From the last few months, I’m studying Machine Learning (ML) and I think some basic mathematics is required to understand the concepts of ML and then you’re good to go. In this blog, I’ll be discussing matrix and I’ll try to cover most of the topics which are required for ML. In the coming days, I’ll be writing a few more blogs on linear algebra and calculus

Figure — 2

Introduction

Matrix is a rectangular array of numbers. The above matrix has m rows and n columns. Each element of this matrix can be represented by a_ij where i = 1,2,3, ….m and j = 1,2,3, …n. We can say that the above matrix has an order of (m×n). If a matrix has only one column then it is called column-vector and if it has only one row then it is called a row-vector. So the order of column-vector will be (m×1) and the order of row-vector will be (1×n).

Special Types of Matrix

Equal Matrices

Two matrices A and B can be called equal matrices if the order of both matrices is the same and corresponding elements are equal. e.g. Let A = [a_ij], B = [b_ij] order of both matrices is (m×n) and a_ij = b_ij ; ∀ i ,j.

Zero Matrix

A matrix whose all entries are zeros is called zero-matrix.

Figure — 3 (Zero Matrix)

Square Matrix

A matrix that has equal number of rows and columns is called a square matrix. In general order of a square matrix is represented by only one number instead of two numbers, e.g. Let A = [a_ij] be a square matrix and this matrix has an order on n which means the order of (n×n). a_11, a_22, a_33 …. are called the diagonal elements of a matrix (i.e. all elements a_ij where i = j are diagonal elements of matrix). These elements are also called primary diagonal elements. But I’ll be calling them diagonal elements only.

Figure — 4(Square Matrix)
  • Diagonal Matrix: A matrix whose all elements are zero except the diagonal elements. Such a matrix is called a diagonal matrix. e.g. If a_ij = 0 for i≠j.

Note: A matrix to be a diagonal matrix, it must have at least one non-zero element in diagonal elements and non-diagonal elements must be zero.

Figure — 5 (Diagonal Matrix)
  • Identity Matrix: A matrix whose all diagonal elements are 1 is called an identity matrix i.e. a_ij = 1 where i=j and a_ij = 0 where i≠j.
Figure — 6 (Identity Matrix)

Triangular Matrix: A matrix that is upper triangular or lower triangular matrix is called a triangular matrix.
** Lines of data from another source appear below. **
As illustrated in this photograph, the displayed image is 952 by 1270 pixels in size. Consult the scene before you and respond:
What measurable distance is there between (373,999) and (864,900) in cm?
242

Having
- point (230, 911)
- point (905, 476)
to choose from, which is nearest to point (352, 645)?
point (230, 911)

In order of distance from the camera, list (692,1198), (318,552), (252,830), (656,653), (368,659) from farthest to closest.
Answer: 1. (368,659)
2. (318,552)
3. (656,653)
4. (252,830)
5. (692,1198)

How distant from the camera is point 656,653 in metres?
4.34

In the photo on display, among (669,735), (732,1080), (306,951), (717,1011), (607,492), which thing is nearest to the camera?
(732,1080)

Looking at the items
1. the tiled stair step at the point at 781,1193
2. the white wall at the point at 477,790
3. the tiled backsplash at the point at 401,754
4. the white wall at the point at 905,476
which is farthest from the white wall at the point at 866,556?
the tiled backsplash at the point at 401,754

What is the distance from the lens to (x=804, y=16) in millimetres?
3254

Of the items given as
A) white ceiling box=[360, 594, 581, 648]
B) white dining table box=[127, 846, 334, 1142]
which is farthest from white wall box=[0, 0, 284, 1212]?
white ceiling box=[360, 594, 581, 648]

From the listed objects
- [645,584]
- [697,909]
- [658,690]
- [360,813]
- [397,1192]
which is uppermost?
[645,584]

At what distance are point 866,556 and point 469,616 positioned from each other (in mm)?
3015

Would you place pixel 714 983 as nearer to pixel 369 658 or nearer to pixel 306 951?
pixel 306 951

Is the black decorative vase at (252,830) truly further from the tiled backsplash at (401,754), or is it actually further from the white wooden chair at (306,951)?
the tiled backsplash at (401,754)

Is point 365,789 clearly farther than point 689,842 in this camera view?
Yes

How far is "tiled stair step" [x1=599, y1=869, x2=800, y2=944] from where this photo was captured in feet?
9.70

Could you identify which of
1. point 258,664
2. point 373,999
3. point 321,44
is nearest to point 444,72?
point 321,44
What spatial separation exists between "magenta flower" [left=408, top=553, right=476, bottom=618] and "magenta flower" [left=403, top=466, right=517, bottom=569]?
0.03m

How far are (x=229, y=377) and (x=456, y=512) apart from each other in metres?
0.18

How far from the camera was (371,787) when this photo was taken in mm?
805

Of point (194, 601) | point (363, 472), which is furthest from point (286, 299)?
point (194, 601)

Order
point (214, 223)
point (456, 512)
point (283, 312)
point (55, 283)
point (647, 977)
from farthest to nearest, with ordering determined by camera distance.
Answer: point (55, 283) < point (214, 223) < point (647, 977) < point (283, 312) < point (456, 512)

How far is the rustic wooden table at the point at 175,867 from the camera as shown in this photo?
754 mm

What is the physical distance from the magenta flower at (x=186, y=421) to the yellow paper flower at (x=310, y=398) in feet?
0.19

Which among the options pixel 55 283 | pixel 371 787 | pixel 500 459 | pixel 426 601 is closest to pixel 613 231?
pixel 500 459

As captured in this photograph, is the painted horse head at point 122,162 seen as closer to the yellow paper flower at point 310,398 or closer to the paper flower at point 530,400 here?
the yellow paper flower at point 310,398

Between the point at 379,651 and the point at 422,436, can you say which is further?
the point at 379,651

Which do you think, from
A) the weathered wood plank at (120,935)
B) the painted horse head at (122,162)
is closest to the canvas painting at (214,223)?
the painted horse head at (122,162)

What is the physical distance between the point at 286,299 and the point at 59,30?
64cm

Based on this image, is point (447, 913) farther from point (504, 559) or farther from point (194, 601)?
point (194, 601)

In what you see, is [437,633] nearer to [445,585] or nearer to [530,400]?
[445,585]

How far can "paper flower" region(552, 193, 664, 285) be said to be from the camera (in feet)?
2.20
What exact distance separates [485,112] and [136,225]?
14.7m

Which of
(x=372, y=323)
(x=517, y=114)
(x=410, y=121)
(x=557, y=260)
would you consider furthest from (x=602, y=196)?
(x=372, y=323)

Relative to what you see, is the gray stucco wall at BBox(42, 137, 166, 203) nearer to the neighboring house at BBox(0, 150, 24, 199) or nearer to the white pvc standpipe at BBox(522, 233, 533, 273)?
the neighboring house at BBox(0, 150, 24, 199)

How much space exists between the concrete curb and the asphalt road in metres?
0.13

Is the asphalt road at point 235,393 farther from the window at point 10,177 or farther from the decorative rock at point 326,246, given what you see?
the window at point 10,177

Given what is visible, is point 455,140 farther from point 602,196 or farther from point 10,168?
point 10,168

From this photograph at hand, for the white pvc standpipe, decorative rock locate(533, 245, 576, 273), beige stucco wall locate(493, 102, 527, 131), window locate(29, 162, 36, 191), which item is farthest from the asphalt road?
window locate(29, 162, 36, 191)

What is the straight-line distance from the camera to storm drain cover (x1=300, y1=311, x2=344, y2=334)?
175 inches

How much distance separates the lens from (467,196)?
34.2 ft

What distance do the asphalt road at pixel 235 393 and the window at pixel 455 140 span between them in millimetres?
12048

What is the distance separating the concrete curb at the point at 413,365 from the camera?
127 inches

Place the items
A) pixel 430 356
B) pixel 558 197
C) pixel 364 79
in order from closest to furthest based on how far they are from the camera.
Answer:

  • Upper Triangular Matrix: A matrix whose all elements below diagonal elements are zeros (i.e. a_ij = 0 for i > j).
Figure — 7 (Upper Triangular Matrices)
  • Lower Triangular Matrix: A matrix whose all elements below diagonal elements are zeros (i.e. a_ij = 0 for i <j).
Figure — 8 (Lower Triangular Matrices)

Operations on Matrix/Matrices

Transpose of a Matrix

Transpose of a matrix is defined when all entries of the matrix are real numbers. Let A = [a_ij] be a matrix then transpose of this matrix will be B = [b_ij] where b_ij = a_ji; ∀ i ,j.

Figure — 9 (Transpose of a Matrix)

Additions of Matrices

Matrices can be added only if they have the same order. Let A = [a_ij] and B = [b_ij] are two matrices, if we want to these two matrices then these matrices must have the same order and their addition will be C = A+ B = [c_ij] where c_ij = a_ij + b_ij; ∀ i ,j.

Figure — 10 (Two Matrices A and B of the same order)
Figure — 11 (Addition of above two (A and B) matrices)

Multiplying scalar to a Matrix

Scalar multiplication to a matrix is multiplying each element by the scalar. If A = [a_ij] is a matrix then k*A = [k*a_ij]; ∀ i ,j.

Figure — 12 (Multiplication of scalar to a matrix)

Matrix Multiplication

Let A = [a_ij] and B = [b_ij] be two matrices. Multiplication of two matrices is denoted by AB which is also a matrix C = [c_ij].

Note: Multiplication of A and B is only possible if and only if number of columns in A= number of rows in B

If the order of matrix A is (m×n) then the order of matrix B will be (n×r). Here m and r can be any positive integer number. The order of matrix C will be (m×r).

Figure — 13 (Multiplication of matrices)

Inverse of a Matrix

A square matrix A will have inverse if there exists a matrix B such that AB = BA = I (where I is denoting the identity matrix). Here B is called inverse of A. Order of A, B and I matrices is the same. But the inverse of a matrix (if exists) is unique. So we can write:

Let A and B be invertible matrices then

Some More Special Matrices

Let A be a square matrix with each element as a real number.

Symmetric Matrix

If transpose of A is equal to A then A is a symmetric matrix.

Skew-Symmetric Matrix

If transpose of A is equal to -A then A is a skew-symmetric matrix.

Orthogonal Matrix

If multiplication of A and transpose of A is equal to multiplication of transpose of A and A equal to an identity matrix I.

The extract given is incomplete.